CHBE Seminar: Dr. Pinar Akcora, Stevens Inst. of Technology

Friday, October 27, 2023
11:00 a.m.
Room 2108 Chemical and Nuclear Engineering Building
Patricia Lorenzana
301-405-1935
plorenza@umd.edu

 

Chain Dynamics and Mechanical Properties of Polymer Nanocomposites with Complex Interphases 

Abstract: Miscible polymer blends with different glass transition temperatures (Tg) are known to form confined interphases between glassy and mobile chains. Our group investigates the dynamic asymmetry in polymer blends in the presence of nanoparticles. Thin interfacial layers of polymers, commonly known as immobile glassy layers, control the local and long-time chain relaxations at different length scales, providing unusual mechanical responses to polymer nanocomposites. We found that nanoparticles adsorbed with a high-Tg polymer, poly(methyl methacrylate), and dispersed in a low-Tg matrix polymer, poly(ethylene oxide), exhibited a liquid-to-solid transition at temperatures above Tg’s of both polymers. In this talk, I will present the mechanical responses of other polymer combinations with varying Tg differences and will discuss the role of chain rigidity, chain conformations and local viscosity around magnetic nanoparticles as they heat up by applying magnetic fields. The dynamic asymmetry in interphases is further explored to explain shear stiffening in linear-grafted and loop-grafted particle composites. Our results show that chain topologies on nanoparticles is critically important to control the mixing of chains. The compositional and dynamic heterogeneities of these complex interphases will be discussed through dynamic results from rheology and broadband dielectric spectroscopy.  This remarkable and unusual behavior of polymer nanocomposites can be used for high temperature applications where mechanical integrity is critical for the performance of hybrid materials.

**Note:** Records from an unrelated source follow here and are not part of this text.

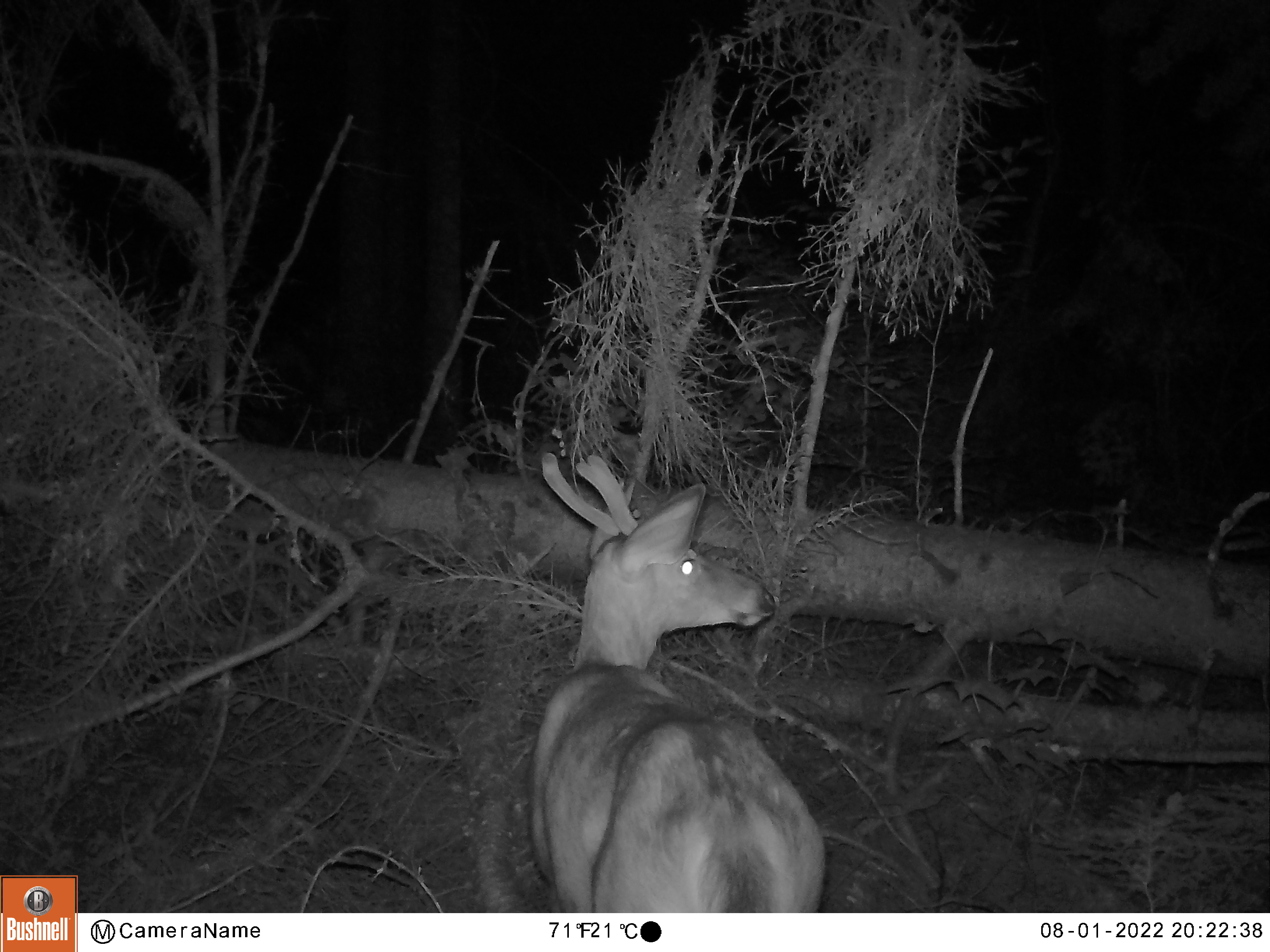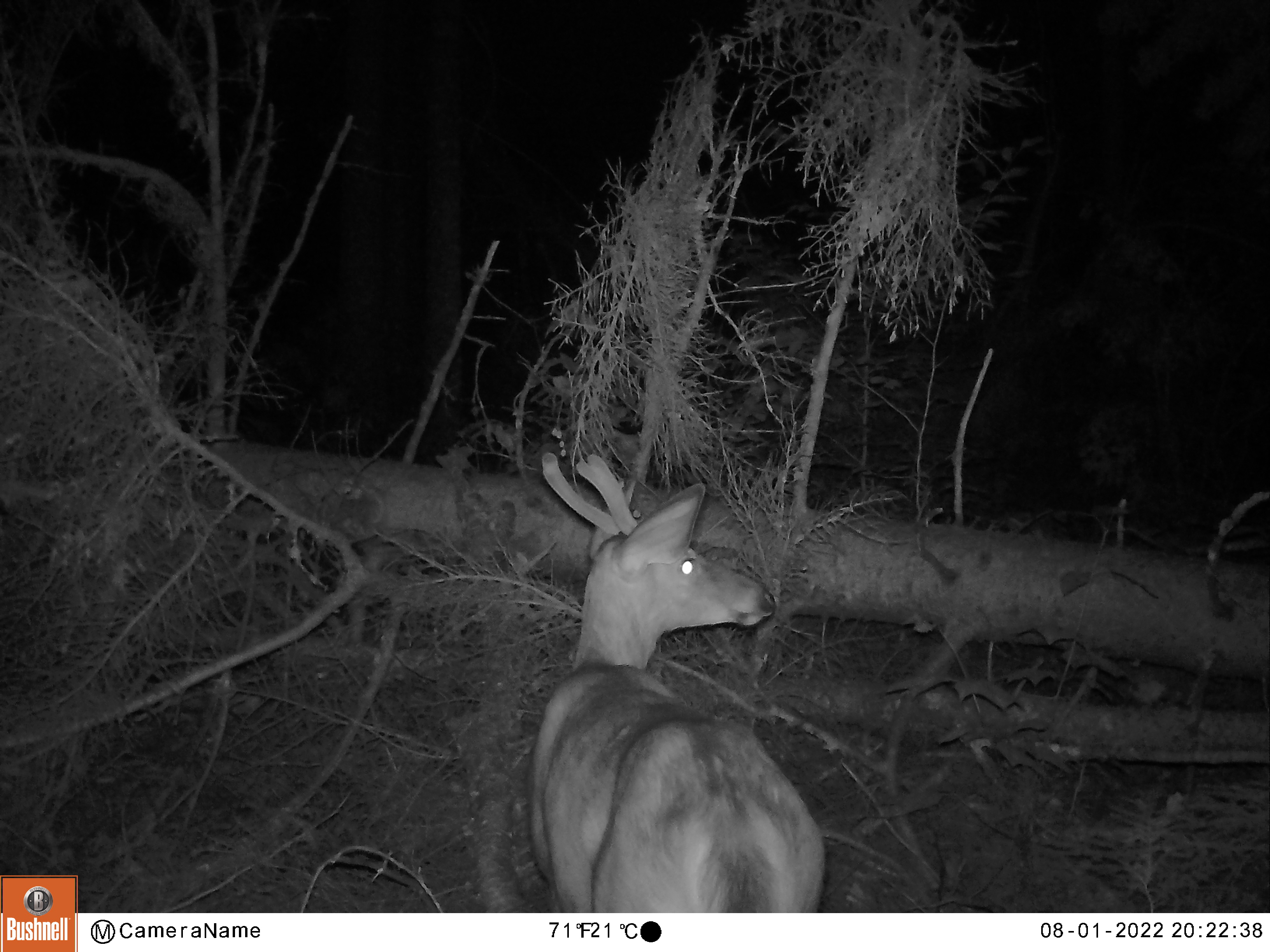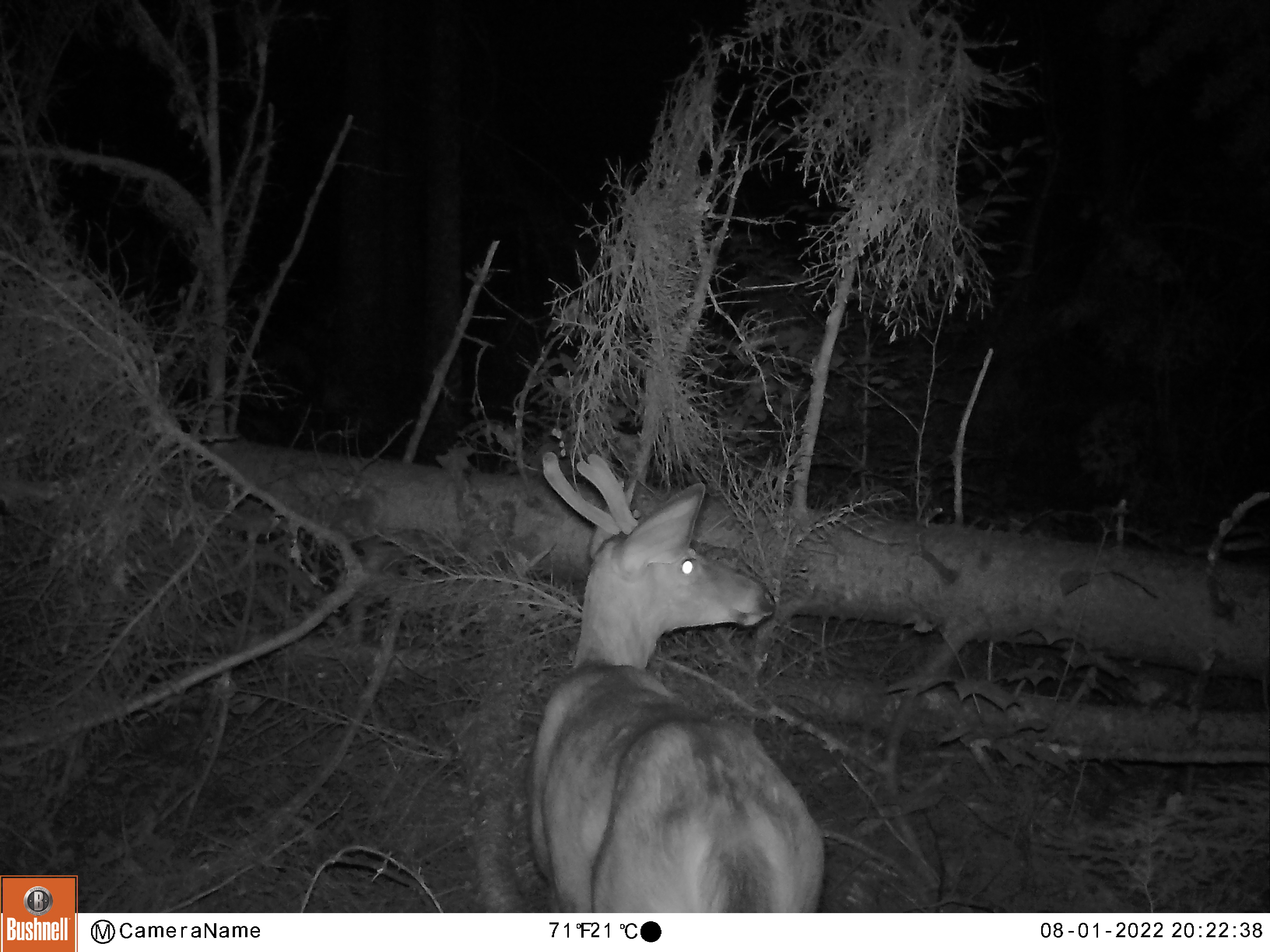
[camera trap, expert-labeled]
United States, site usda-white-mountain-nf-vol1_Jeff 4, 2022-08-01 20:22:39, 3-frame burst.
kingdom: Animalia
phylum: Chordata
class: Mammalia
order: Artiodactyla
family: Cervidae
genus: Odocoileus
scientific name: Odocoileus virginianus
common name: white-tailed deer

Bio: Pinar Akcora is an Associate Professor in the Chemical Engineering & Materials Science Department at Stevens. She received her Ph.D. in Chemical Engineering at the University of Maryland-College Park in 2005 and completed her post-doctoral work at Columbia University between 2005-2008. She joined University of Missouri-Columbia, Chemical Engineering as an assistant professor in 2008 and has moved to Stevens in 2010. She is the recipient of the 2010 NSF-CAREER award and has received several grants from NSF-DMR, -CMMI and ACS PRF. She currently serves as the coordinator of the Nanotechnology Graduate Program at Stevens.